Begitulah. Sesuatu yang membuatnya “hidup” adalah tantangan. Dalam berbagai pertemuan wawancara dengannya, ia selalu menegaskan satu hal, “Saya suka tantangan.” Kalimat ini seolah dengan cepat menghubungkannya dengan “kebiasaan” berpindah pekerjaan dari satu tempat ke tempat lainnya. Walau demikian, rekam jejaknya bisa didapatkan di perusahaan-perusahaan besar dan “bernama”. Ia memulai kariernya sebagai akuntan di perusahaan akuntan publik di PricewaterhouseCoopers, lalu berpindah ke Citibank yang memberinya jabatan sebagai direktur keuangan hanya dalam waktu 5 tahun. Setelah itu ia bergabung pada Jan Darmadi Group, Niaga Factoring Corporation, Niaga Finance, sempat menjadi direktur keuangan Garuda pada tahun 2001, dan menuju Bank Danamon, sebelum akhirnya dipanggil sebagai Dirut Garuda (2005).
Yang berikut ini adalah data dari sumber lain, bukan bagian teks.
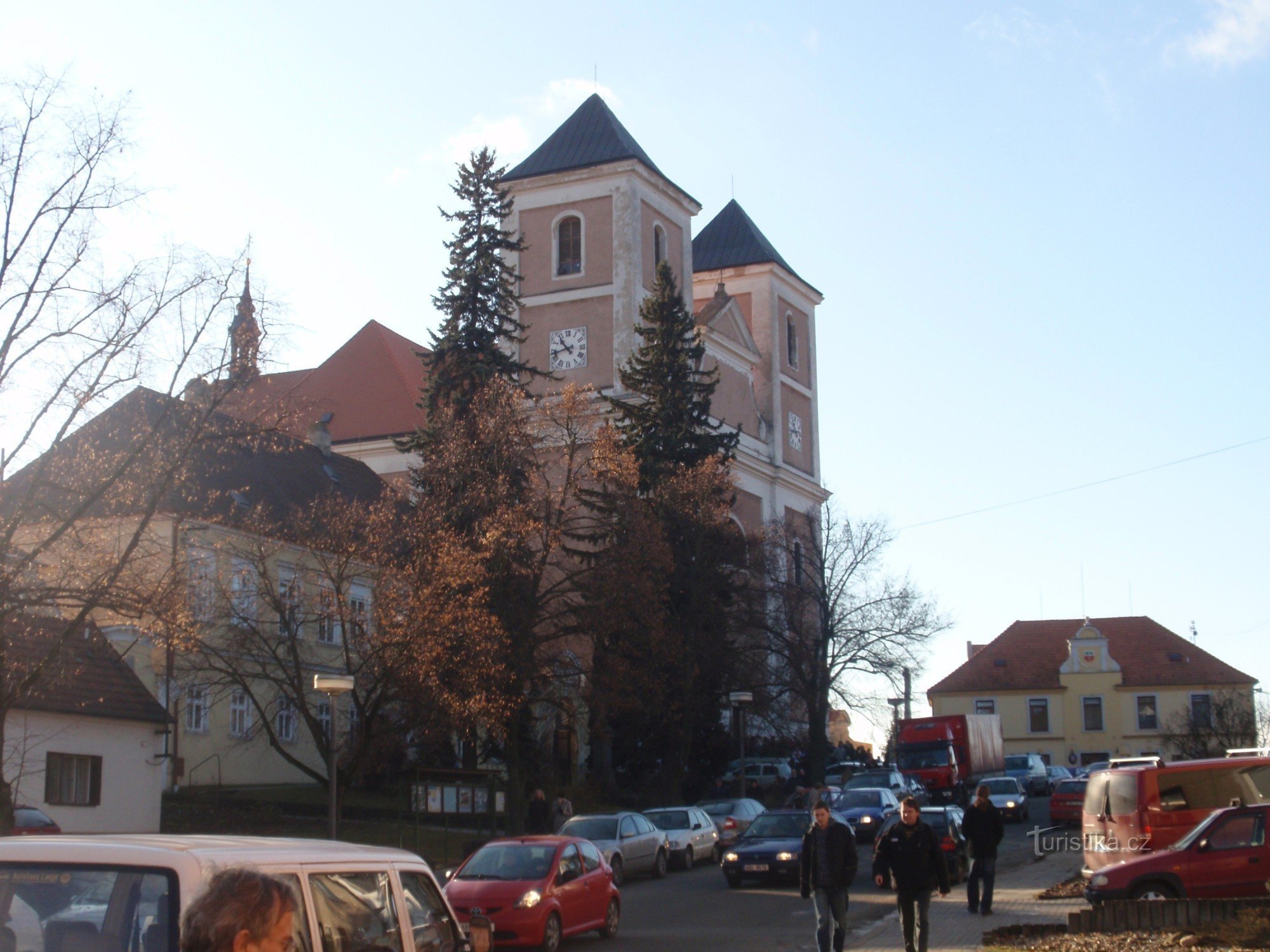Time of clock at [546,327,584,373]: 10:42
“Anda akan salah sangka bila materi atau jabatan dianggap sebagai pokok persoalan kepindahan saya,”katanya, seolah memahami apa yang menjadi pertanyaan kemudian. “Ada, tapi tidak yang utama. Terutama sekarang ini. Tantangan-lah yang membuat saya bergabung dengan perusahaan tersebut,” ia lantas menyebut posisinya kini yang dianggapnya sebagai contoh tepat. “Gaji saya turun saat masuk Garuda. Tapi saya pikir, tabungan saya sudah cukup. Toh, nanti yang kita butuhkan di masa tua hanya segelas kopi setiap hari,” ujarnya. Seperti diingatkan, ia kembali mereguk kembali kopinya yang selalu dibuat dengan sedikit gula. (“saya mengurangi gula,” – ia lalu sedikit bercerita mengenai gula dan kesehatan.)
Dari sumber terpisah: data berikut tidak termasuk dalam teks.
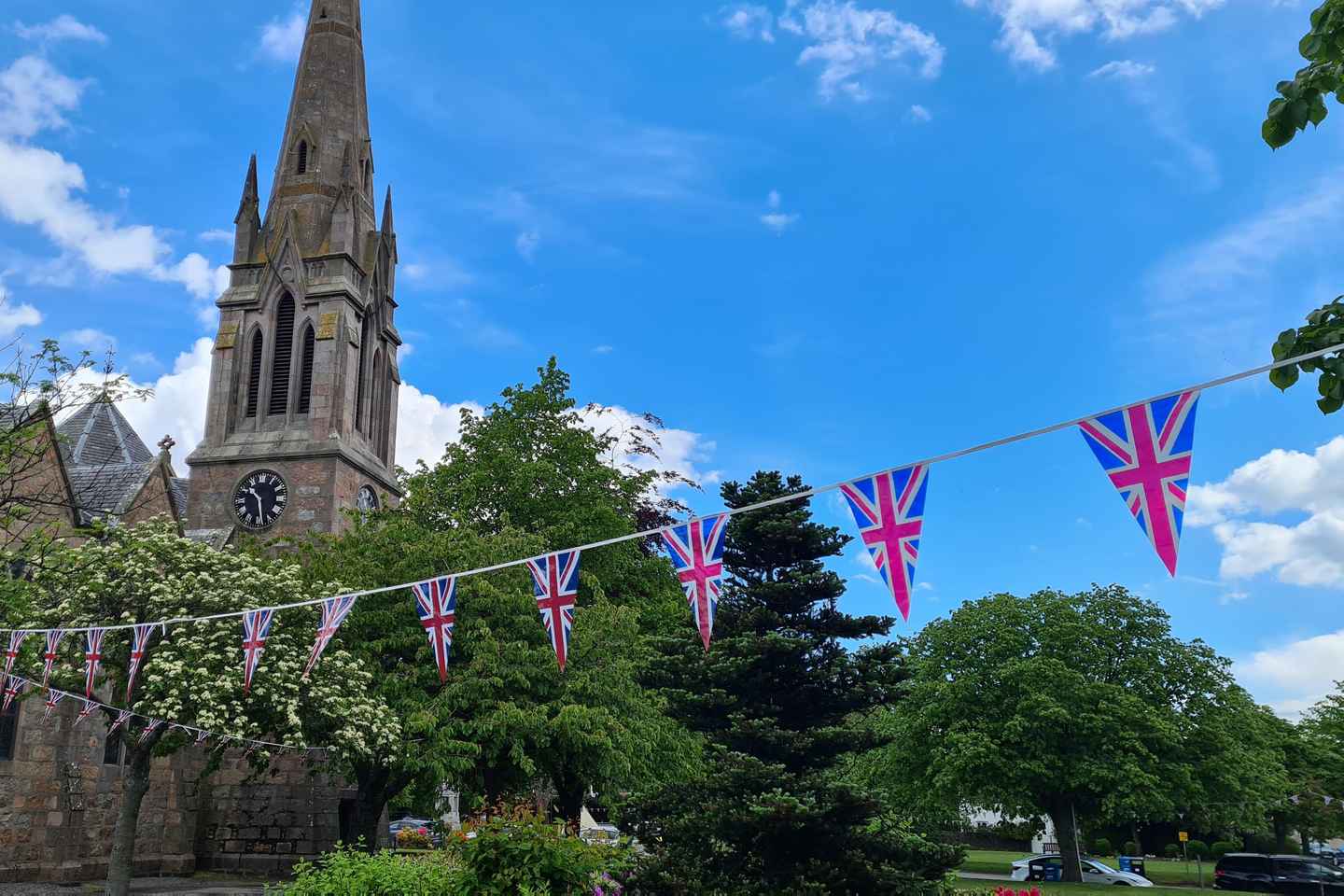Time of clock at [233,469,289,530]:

Seperti halnya dengan merawat kesehatan, Emir mengaku sangat menjaga hubungan baik dengan seluruh “rumah” tempat ia bekerja professional selama ini. “Bahkan saya selalu berkonsultasi pada perusahaan, sebelum akhirnya memutuskan pindah ke tempat lain. Mereka bahkan memberikan banyak saran. Saya percaya, dunia ini kecil. Seperti dalam idiom barat dikatakan don’t burn the bridges.” Dan akhirnya kini ia benar menyadari bahwa perjalanan kariernya selama ini lebih banyak didorong oleh tantangan.
Tantangan pula yang membelokkan arah cita-citanya sebagai arsitek menjadi seorang akuntan, hanya dalam waktu yang singkat! Ia, yang waktu itu tengah kembali ke Jakarta dari Perancis sebelum melanjutkan pendidikan di sana, iseng mengikuti ujian masuk perguruan tinggi negeri. “Saya hanya memilih satu jurusan. Ekonomi. Alasannya…,” ia menghentikan kalimatnya lalu tertawa terbahak-bahak, “Waktu itu 9 dari 10 menteri berasal dari Fakultas Ekonomi Universitas Indonesia.” Alasan memilih jurusan akuntasi pun tak lepas dari survey pribadinya: “Saya membaca lowongan kerja. Tujuan saya ingin menjadi direktur keuangan. Ternyata syarat yang dibutuhkan adalah lulusan akutansi.”Ia kembali terkekeh, terasa benar ia tertawa seolah melepaskan setiap beban yang ada dalam pekerjaannya. Ia akhirnya menamatkan pendidikan di Fakultas Ekonomi Universitas Indonesia.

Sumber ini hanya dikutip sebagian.